Text segment

A uniform rod of mass M and length `a` lies on a smooth horizontal plane. A particle of mass m moving at a speed v perpendicular to the length of the rod strikes it at a distance `a/4` from the centre and stops after the collision. Find (a). the velocity of the centre of the rod and (b). the angular velocity of the rod abut its centre just after the collision.

The situation is shown in figure. Consider the rod and the particle together as the system. As there is no external resultant force, the linear momentum of the system will remain constant. Also there is no resultant external torque on the system and so the angular momentum of the system about any line will remain constant.
Suppose the velocity of the centre of the rod is V and the angular velocity about the centre is `omega` .

Requirement 1
Answer these about the rod collision problem:
(a) At what distance from the centre of the rod does the particle strike it?
(b) What happens to the particle after the collision?
(c) What reason does the solution give for the linear momentum of the system staying constant?
Requirement 2
Can you carry on the rod collision solution from its last sentence?
The data that comes after this text is not needed for anything here.

Provided material
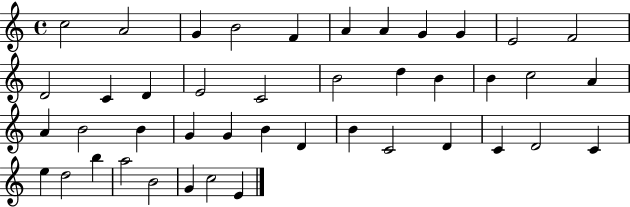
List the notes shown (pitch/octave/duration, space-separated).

C5/h A4/h G4/q B4/h F4/q A4/q A4/q G4/q G4/q E4/h F4/h D4/h C4/q D4/q E4/h C4/h B4/h D5/q B4/q B4/q C5/h A4/q A4/q B4/h B4/q G4/q G4/q B4/q D4/q B4/q C4/h D4/q C4/q D4/h C4/q E5/q D5/h B5/q A5/h B4/h G4/q C5/h E4/q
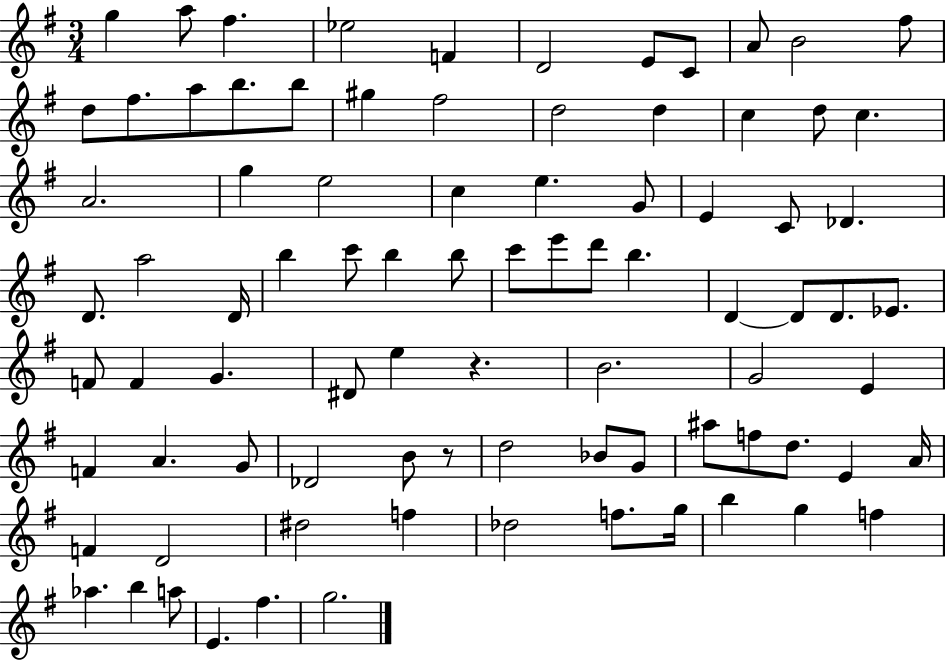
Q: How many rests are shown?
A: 2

Final answer 1
(a) At a distance `a/4` from the centre.
(b) It stops.
(c) There is no external resultant force on the system.

Final answer 2
(a) The linear momentum before the collision is mv and that after the collision is MV. Thus,
mv = MV, or V ` = (m)/(M)v`
(b) Let A be the centre of the rod when it is at rest. Let AB be the line perpendicular to the plane of the figure. Consider the angular momentum of the rod plus the particle system about AB. Initially the rod is at rest. The angular momentum of the particle about AB is
L = mv (a/4)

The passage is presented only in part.